Sem confundir o reino de Deus com a Igreja, podemos afirmar que o começo modesto e o crescimento enorme se verificaram: Um menino pobre em Belém estava no início de um movimento que evoluiu de doze apóstolos na periferia do Império para uma organização internacional, a Igreja Católica (católica significa para todos os povos), que hoje some mais de um bilhão de pessoas e junto com os outros “ramos” (Igrejas ortodoxos, protestantes,…) representa um terço da população do planeta.

O termo “fermento” foi usado pelo Concílio Vaticano II para caracterizar a missão própria dos leigos e leigas no meio da sociedade: Por vocação própria, compete aos leigos procurar o Reino de Deus tratando das realidades temporais e ordenando-as segundo Deus. Vivem no mundo, isto é, em toda e qualquer ocupação e atividade terrena, e nas condições ordinárias da vida familiar e social, com as quais é como que tecida a sua existência. São chamados por Deus para que, aí, exercendo o seu próprio ofício, guiados pelo espírito evangélico, concorram para a santificação do mundo a partir de dentro, como o fermento, e deste modo manifestem Cristo aos outros, antes de mais pelo testemunho da própria vida, pela irradiação da sua fé, esperança e caridade. Portanto, a eles compete especialmente, iluminar e ordenar de tal modo as realidades temporais, a que estão estreitamente ligados, que elas sejam sempre feitas segundo Cristo e progridam e glorifiquem o Criador e Redentor (LG 31).

O site da CNBB comenta: Muitas vezes falamos que o Reino de Deus é sobrenatural, mas queremos que ele se manifeste em coisas naturais grandiosas.

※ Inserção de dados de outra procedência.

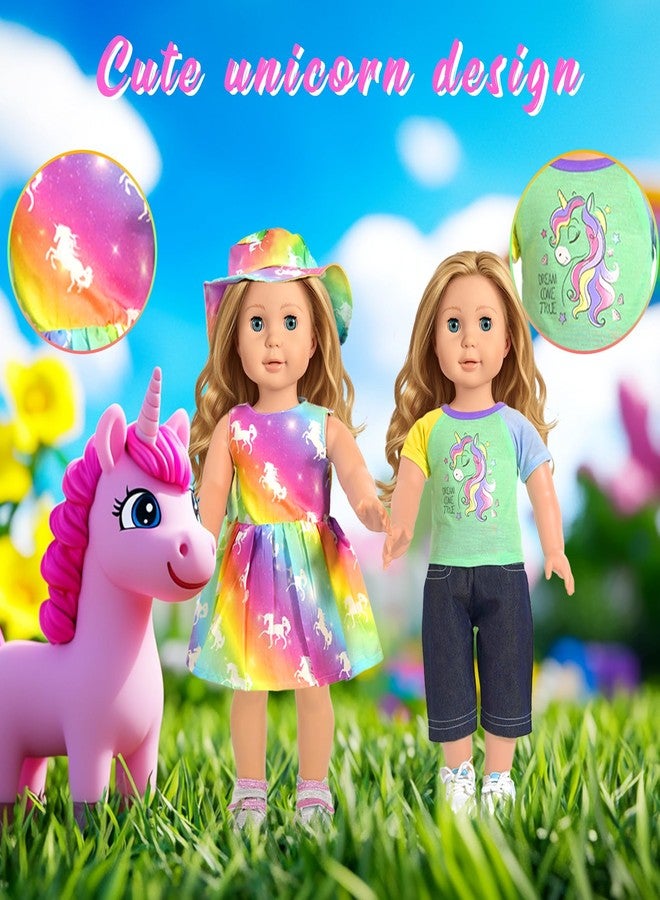 ARTST American 18 inch Doll Clothes Accessories, 18PCS Doll Clothes Outfit Dress for 18 inch, Valentine's Gift for Girls(10 Set) - Image 5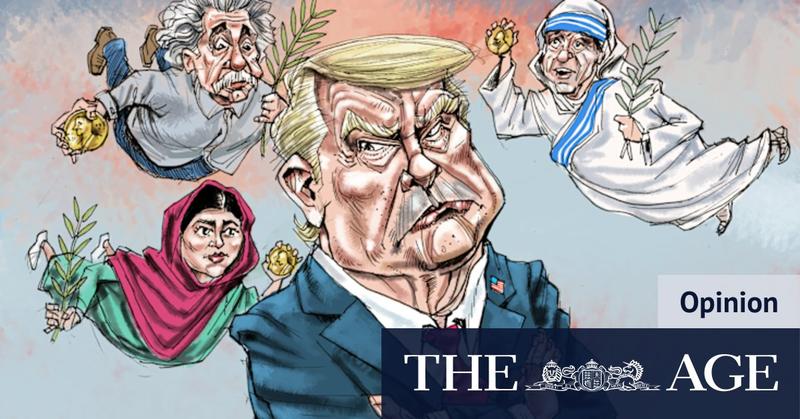 Trump is not worthy of the Nobel Peace Prize – not now, not ever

Isto demonstra que na verdade vemos a sua grandiosidade, mas não percebemos a sua natureza, o que faz com que a grandiosidade seja vista a partir da materialidade, o que é um erro, e não a partir da grandiosidade que Deus faz a partir do pequeno, do grão de mostarda ou da levedura do fermento, ou seja, das pequenas coisas que surpreendem os que olham com o olhar da fé a realidade. Deus escolhe as coisas pequenas do mundo para revelar o Reino, e nos mostra a força do seu braço a partir das transformações que os pequenos realizam no dia a dia.